Most of my perceived identity is resting on my growing knowledge and understanding of these wonderful truths and insights we have been receiving over the past few years. But in spite of all the important concepts I am learning I still don't have a foundation of restful assurance of God's confident care and His opinion of my value. I am learning about it and even promoting it but my own heart is still far from being thawed out from the ice and cold produced by the lies like so many chunks of dry ice embedded in my deepest memories forming my concept of who I am.
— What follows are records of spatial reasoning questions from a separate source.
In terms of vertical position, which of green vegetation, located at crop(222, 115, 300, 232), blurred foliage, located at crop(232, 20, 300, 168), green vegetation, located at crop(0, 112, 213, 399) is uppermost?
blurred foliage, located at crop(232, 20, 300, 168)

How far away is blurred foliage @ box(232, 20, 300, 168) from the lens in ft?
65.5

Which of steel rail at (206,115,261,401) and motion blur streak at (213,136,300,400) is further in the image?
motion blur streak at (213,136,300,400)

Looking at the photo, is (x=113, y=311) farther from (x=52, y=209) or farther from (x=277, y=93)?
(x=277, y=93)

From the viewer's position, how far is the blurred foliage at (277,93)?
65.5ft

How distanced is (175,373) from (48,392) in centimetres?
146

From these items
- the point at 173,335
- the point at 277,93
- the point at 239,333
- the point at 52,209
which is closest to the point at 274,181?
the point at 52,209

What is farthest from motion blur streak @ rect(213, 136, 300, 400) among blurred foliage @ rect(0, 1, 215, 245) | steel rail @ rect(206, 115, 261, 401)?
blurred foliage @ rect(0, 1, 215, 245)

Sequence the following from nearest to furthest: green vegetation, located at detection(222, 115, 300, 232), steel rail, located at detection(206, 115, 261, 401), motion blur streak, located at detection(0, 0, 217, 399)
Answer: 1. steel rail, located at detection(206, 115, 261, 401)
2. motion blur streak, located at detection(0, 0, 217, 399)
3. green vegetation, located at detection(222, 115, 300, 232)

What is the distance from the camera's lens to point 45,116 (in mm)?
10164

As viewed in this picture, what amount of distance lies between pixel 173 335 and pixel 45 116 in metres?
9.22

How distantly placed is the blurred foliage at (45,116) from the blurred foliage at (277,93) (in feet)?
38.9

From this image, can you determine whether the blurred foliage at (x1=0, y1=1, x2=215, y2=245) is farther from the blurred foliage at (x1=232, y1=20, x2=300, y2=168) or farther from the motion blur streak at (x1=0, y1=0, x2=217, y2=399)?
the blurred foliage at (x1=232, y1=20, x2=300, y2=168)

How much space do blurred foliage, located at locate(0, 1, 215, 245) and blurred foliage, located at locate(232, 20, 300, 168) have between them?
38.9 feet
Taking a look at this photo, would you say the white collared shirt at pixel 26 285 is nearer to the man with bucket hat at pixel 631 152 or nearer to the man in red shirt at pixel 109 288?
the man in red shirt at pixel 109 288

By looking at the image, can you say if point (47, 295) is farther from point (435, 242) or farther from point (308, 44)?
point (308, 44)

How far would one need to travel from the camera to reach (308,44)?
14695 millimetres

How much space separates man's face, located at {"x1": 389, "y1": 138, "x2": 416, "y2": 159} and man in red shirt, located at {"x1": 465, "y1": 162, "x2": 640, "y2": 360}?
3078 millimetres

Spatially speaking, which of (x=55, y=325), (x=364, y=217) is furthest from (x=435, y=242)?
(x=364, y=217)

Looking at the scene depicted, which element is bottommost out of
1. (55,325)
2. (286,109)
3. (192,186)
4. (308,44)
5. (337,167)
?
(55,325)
For a few minutes I could not speak or work or even stand as I tried to allow the emotions to be recognized and acknowledged while at the same time I was also trying to prevent a complete meltdown (probably not the best choice). I mentioned my internal situation to Keith and he became afraid he had said something wrong. The experience was awkward because two systems were clashing. I was grateful that my heart was awakening at all from a much deeper level but was confused and afraid of what to do with these unfamiliar feelings that I only recognized theoretically from recent training. I praised God that there are signs of life in my little boy heart but sad that we as a community of friends still lack the context to know how to encourage and create an environment that is safe enough for any one of us to spontaneously process these God-moments.